#### Excerpt provided ####
We piled into cars in our tutus and bandages while trying awkwardly not to get fake tan and radiant spray all over the car seats, and were driven a few minutes to the site. We were met by Edward and another army of helpers (I could not believe how many people were involved in one photo shoot), as well as a gorgeous black Friesian Stallion named Lucifer, and a magnificent original 1860s horse carriage pulled by two horses. Without further ado, Edward ushered Li and the twelve of us into a makeshift horse arena, and we were very lucky to have David McAllister on site to arrange us into balletic poses – otherwise who knows what might have been asked of us, with three horses as potential pas de deux partners! In between shots and while we deliberated over different poses, the make-up army would step into the arena and there would ensue a general fuss of sunscreen, radiant spray and fake tan reapplication and water bottle distribution (it was a rather balmy day and it was 3 o’clock in the afternoon). I ended up being the ‘lifted girl’, and as such I had sunscreen/fake tan/radiant spray all over my white tutu to prove it (apologies to our wonderful wardrobe production department!).
####
Carry on the account of the ballet photo shoot with horses from its last sentence, before the entries that follow.
#### Extracted information ####
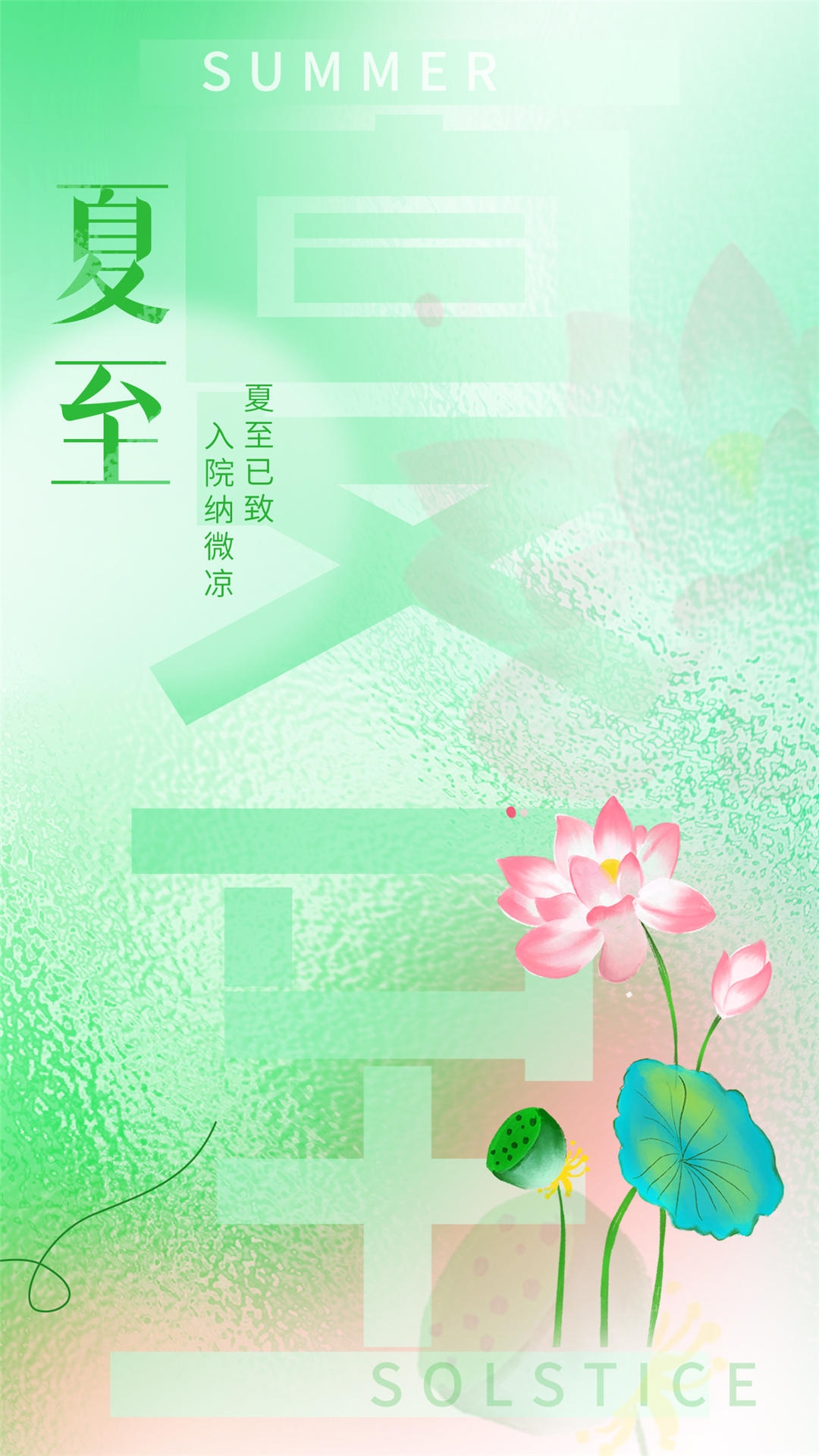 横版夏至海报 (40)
####
#### Extracted information ####
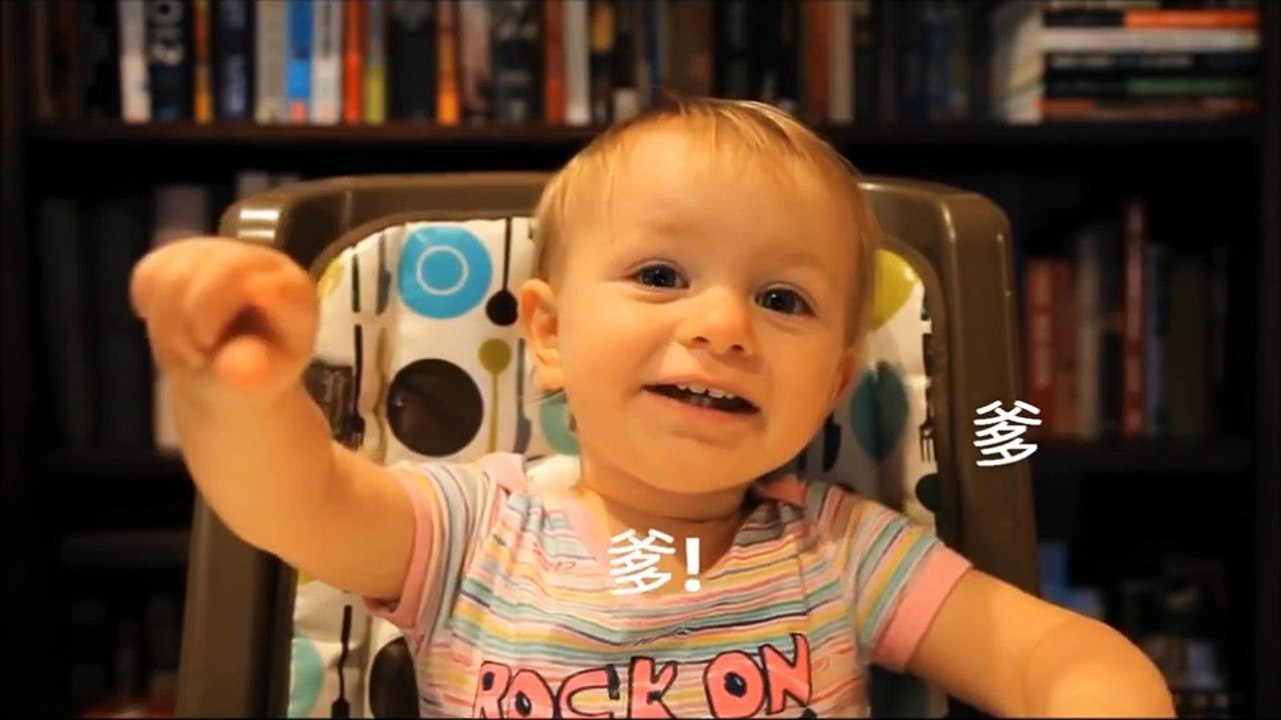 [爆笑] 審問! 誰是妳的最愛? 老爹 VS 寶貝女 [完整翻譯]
####
#### Extracted information ####
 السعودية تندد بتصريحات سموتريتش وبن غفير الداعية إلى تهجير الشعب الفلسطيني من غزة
####
_Task answer_:
I must say that seeing us all standing around in the living room of that very kind family’s home in our outfits, I found it difficult to imagine how the shoot was going to come together, but once we were placed on the horse carriage on this dry near-barren hill, with a dancing stallion and a smoke machine adding to the theatre of it all, I could see how this creative vision manifested so brilliantly. It’s a testament to a number of people’s passion and committed energy and it was really inspiring for me to work with a group of creatives in a different field to my own. And not only can I tell my grandkiddies one day that Grandma was once in Harper’s Bazaar, I can also tell them that Mr Davidson’s most famous client has the finished photo of us, as it appears in this month’s issue, hanging on her wall.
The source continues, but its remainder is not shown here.